Sunday, November 20, 2016

The Red Turtle: A Studio Ghibli Co-Production

Island life is an unremittingly harsh struggle against nature in Kaneto Shindo’s black-and-white docu-tone poem The Naked Island. However, it has its charms as well as its dangers for an animated castaway, whose story is maybe not so stylistically dissimilar. It is the sort of meditative, archetypal tale we rarely see in feature animation, but Studio Ghibli is/was like no other animation production house. Just when we have resigned ourselves to their long-term, possibly permanent development hiatus, they release their first legitimate international co-production. Directed by London-based Dutch animator Michaël Dudok de Wit and crediting the great Isao Takahata as “artistic producer,” The Red Turtle (trailer here) is another masterwork from all involved, which is now playing a special one-week Oscar-qualifying run in New York and Los Angeles.

There is nothing beautiful about the storm-churned waves battering the unnamed man through the sea. It is practically a miracle when he comes to on a proverbial desert island, but whenever he tries to sail away on a makeshift raft, a mysterious giant sea turtle blocks his way. Just as he starts to get rough with the beast, he notices a shy but obviously pretty woman, who is presumably a castaway herself. This changes everything.

What follows is a deceptively simple story that is deep as the ocean surrounding their idyllic isle and ultimately serves as a metaphor for absolutely everything. It is told without a word of dialogue, but there is plenty of emotional engagement.

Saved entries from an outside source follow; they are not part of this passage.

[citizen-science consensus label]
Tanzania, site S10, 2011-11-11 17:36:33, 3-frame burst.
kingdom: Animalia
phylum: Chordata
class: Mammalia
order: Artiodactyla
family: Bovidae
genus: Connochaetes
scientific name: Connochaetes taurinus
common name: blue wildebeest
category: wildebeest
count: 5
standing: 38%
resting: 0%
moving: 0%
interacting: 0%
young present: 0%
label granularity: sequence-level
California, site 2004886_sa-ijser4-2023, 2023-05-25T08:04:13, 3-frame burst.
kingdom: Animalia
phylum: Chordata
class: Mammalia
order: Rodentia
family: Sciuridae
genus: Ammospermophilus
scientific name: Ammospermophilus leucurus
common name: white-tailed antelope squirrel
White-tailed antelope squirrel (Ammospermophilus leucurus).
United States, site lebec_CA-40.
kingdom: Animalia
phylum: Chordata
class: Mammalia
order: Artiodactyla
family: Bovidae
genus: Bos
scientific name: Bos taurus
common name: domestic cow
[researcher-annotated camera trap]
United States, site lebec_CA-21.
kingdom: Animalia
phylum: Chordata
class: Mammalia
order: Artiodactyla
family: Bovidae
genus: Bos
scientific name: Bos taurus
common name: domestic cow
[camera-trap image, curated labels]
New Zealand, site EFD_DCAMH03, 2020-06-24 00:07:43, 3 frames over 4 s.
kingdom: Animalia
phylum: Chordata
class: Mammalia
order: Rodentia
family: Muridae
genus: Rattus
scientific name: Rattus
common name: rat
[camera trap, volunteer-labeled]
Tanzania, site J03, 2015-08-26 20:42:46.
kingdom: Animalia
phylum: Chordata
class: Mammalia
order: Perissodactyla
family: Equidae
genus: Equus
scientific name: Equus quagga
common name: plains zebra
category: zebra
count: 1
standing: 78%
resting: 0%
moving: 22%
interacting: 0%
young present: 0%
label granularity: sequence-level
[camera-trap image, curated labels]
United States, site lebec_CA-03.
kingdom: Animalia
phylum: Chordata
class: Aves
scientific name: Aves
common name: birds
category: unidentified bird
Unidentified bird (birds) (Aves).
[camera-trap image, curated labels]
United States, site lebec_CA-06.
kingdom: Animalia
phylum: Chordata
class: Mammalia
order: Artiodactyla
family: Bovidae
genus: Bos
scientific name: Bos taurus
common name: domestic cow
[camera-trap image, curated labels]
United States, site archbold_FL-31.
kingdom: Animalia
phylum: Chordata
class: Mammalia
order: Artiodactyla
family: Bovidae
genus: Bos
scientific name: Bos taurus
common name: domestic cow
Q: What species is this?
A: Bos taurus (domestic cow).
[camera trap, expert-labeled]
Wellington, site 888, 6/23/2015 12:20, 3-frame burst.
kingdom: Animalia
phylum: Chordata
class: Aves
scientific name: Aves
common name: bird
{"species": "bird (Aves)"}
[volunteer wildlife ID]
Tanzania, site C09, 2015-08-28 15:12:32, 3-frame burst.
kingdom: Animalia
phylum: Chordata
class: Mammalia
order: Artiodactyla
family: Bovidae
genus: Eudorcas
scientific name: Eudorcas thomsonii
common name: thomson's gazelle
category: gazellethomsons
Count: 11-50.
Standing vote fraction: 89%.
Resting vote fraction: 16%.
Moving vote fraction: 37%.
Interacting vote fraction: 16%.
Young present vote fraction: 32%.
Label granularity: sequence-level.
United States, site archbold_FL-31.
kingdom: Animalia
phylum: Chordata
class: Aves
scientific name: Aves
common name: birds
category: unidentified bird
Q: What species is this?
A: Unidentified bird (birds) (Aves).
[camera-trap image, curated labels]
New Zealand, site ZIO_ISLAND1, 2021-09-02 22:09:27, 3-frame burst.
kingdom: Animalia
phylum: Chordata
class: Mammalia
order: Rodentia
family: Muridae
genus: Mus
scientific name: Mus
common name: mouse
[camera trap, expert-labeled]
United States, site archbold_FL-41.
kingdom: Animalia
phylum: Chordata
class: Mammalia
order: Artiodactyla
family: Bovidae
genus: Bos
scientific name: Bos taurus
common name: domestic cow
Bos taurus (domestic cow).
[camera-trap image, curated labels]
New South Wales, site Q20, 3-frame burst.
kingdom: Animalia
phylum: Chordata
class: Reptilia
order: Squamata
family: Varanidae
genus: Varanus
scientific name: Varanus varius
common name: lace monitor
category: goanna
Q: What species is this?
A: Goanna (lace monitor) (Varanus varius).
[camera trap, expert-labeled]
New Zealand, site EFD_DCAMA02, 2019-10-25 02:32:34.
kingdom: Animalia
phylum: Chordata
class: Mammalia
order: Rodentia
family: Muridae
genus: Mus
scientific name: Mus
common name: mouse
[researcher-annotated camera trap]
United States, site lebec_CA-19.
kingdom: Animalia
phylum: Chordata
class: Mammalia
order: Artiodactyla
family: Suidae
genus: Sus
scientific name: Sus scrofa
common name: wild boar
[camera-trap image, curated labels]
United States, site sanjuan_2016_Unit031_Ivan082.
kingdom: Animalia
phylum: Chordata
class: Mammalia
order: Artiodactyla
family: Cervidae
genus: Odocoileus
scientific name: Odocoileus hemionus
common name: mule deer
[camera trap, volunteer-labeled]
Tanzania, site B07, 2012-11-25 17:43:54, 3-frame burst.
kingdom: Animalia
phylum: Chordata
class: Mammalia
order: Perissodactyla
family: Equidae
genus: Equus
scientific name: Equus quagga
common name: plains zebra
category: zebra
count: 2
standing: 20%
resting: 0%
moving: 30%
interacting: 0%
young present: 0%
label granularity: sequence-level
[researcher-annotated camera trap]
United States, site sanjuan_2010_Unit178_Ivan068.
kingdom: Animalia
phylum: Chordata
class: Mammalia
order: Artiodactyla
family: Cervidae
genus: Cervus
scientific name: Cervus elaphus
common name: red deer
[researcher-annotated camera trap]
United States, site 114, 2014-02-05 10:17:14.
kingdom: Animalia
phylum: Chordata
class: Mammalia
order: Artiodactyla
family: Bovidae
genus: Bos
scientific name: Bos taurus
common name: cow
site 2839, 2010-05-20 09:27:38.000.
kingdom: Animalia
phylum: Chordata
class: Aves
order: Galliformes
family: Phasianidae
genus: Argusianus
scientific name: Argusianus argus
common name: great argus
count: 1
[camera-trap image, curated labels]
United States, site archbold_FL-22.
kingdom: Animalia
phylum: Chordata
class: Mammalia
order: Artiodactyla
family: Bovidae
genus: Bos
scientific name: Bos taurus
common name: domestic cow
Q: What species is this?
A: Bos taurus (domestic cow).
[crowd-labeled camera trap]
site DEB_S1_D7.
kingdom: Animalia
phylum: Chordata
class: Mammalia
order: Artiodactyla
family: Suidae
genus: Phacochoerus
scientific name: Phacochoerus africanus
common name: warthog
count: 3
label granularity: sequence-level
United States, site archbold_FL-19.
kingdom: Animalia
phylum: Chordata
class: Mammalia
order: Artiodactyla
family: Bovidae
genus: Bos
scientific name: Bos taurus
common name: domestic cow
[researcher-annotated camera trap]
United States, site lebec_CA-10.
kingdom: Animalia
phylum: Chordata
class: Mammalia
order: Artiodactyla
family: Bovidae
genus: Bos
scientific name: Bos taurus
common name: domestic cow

Indeed, the pay-off is achingly beautiful.

It would be unwise to reveal too much about the graceful narrative, but it should be safe to say Red Turtle probably boasts the most intense tsunami scene rendered to date in any film, of any genre. It also captures the beauty of nature and inexplicable bond human-animal bond. Dudok de Wit’s style is simpler and more evocative than the rich lushness that often distinguishes Studio Ghibli productions, but his visuals are still striking, in a way that is spare and even Spartan, yet undeniably gorgeous.

It also sounds incredible, thanks to the soaring themes of composer Laurent Perez Del Mar and the extraordinarily lifelike ambient sound (supervised by Bruno Seznec). This film should not only be a strong contender for the animated Academy Award. It truly deserves to be nominated in all the audio categories as well.

The Red Turtle is the capper on a remarkable year for animation, which included characteristically terrific GKIDS releases like Miss Hokusai, Phantom Boy, and April and the Extraordinary World, as well as Funimation really raising their game with Mamoru Hosoda’s The Boy and the Beast and the first two Project Itoh anime adaptations. Yet, arguably, it is way more commercial than even Disney or Pixar products. Frankly, the potential audience for Red Turtle is anyone who bought Life of Pi or Jonathan Livingston Seagull back in the day, but Dudok de Wit’s animation will hold up much stronger over time. Very highly recommended, The Red Turtle is now playing at the Lincoln Plaza in New York, with a return engagement already scheduled for January 20th.